Et c’est à juste titre que L’Observateur Paalga, le doyen des quotidiens privés du Burkina Faso, affiche cette interrogation : «Recrutement à la CNSS : Le DRH a-t-il placé sa femme, son neveu et sa nièce ?».


Le même journal évoque le procès du putsch manqué de septembre 2015 qui a entamé depuis vendredi dernier la phase des interrogatoires, informant que «le jugement ne prendra pas de vacances».
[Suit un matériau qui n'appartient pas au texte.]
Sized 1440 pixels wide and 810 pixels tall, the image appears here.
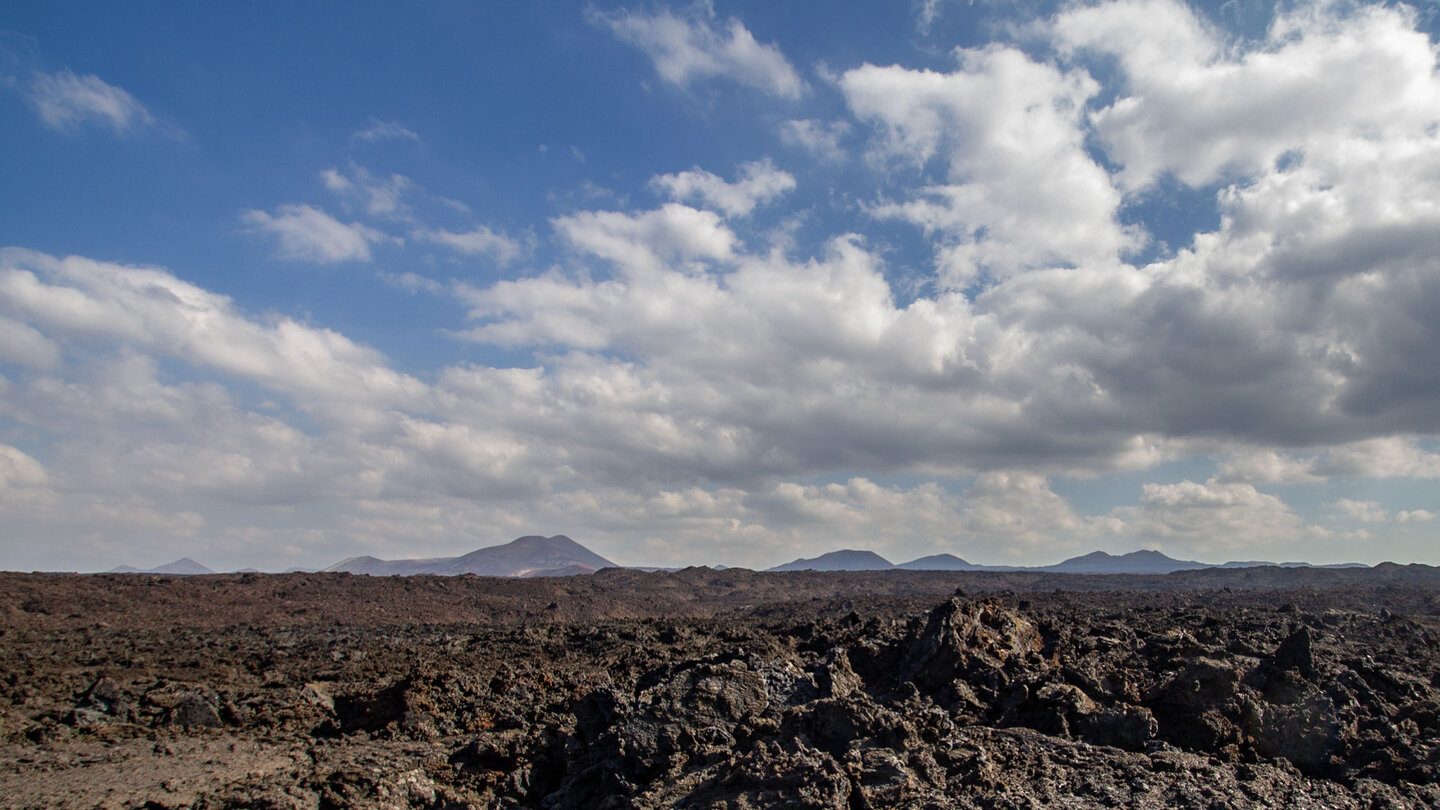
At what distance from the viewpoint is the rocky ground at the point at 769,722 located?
327 inches

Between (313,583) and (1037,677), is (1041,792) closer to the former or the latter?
(1037,677)

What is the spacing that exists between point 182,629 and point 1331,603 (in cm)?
5470

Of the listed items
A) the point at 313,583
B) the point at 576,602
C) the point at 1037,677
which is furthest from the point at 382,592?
the point at 1037,677

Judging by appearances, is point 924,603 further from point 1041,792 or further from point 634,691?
point 1041,792

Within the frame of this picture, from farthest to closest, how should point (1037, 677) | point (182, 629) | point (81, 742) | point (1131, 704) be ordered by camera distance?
point (182, 629) < point (81, 742) < point (1037, 677) < point (1131, 704)

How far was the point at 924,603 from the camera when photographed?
147ft

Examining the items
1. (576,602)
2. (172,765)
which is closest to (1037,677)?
(172,765)

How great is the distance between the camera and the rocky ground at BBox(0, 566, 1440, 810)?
8.30 m

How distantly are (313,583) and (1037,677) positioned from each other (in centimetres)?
4730

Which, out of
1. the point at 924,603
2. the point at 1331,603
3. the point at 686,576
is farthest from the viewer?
the point at 686,576

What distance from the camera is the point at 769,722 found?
9.86 metres

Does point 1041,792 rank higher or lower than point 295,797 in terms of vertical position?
higher

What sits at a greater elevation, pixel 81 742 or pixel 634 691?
pixel 634 691

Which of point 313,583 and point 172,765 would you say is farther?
point 313,583
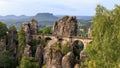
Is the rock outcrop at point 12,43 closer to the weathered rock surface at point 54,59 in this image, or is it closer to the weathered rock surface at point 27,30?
the weathered rock surface at point 27,30

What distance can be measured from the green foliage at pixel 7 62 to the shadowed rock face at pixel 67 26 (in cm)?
1368

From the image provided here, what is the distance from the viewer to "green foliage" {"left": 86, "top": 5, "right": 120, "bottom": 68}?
114 ft

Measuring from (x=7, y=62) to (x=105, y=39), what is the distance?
4540 centimetres

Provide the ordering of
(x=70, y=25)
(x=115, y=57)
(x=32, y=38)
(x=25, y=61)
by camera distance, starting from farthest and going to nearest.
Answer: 1. (x=32, y=38)
2. (x=70, y=25)
3. (x=25, y=61)
4. (x=115, y=57)

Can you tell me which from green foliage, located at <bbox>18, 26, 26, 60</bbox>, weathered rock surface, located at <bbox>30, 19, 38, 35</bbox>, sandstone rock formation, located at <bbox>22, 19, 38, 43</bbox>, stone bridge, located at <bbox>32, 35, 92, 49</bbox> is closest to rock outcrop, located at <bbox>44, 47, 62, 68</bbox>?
green foliage, located at <bbox>18, 26, 26, 60</bbox>

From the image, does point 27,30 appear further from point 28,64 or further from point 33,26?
point 28,64

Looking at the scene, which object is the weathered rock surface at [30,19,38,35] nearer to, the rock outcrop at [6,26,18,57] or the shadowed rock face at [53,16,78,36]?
the rock outcrop at [6,26,18,57]

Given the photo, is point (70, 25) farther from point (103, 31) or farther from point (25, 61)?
point (103, 31)

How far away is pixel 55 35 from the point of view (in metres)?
90.2

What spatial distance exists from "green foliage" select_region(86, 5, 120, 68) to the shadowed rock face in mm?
43435

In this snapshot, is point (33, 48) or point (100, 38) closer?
point (100, 38)

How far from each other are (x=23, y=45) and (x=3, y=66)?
748 centimetres

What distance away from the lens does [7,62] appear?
253ft

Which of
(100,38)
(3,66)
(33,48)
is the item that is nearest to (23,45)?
(33,48)
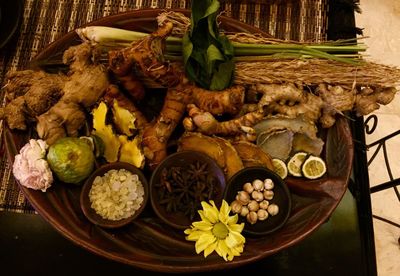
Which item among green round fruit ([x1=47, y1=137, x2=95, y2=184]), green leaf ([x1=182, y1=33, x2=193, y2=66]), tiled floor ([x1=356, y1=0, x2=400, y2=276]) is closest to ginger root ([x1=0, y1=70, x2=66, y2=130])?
green round fruit ([x1=47, y1=137, x2=95, y2=184])

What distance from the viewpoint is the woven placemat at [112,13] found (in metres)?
1.76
Selon L’Observateur Paalga, «le caporal Sami Dah (qui était à la barre hier mercredi) nie tout en bloc».

De son côté, Sidwaya parle d’«un agent double nommé Sami Da» là où Le Pays titre : «Le caporal Dah Sami nie les faits».

Le journal cité en second lieu, relate que le caporal Dah Sami, entendu hier mercredi, au 5e jour d’audition, a dit qu’il était commis à la sécurité du général Gilbert Diendéré (présumé cerveau du coup d’Etat manqué), «donc qu’il ne peut être auteur ou co-auteur des faits qui lui sont reprochés à la barre ».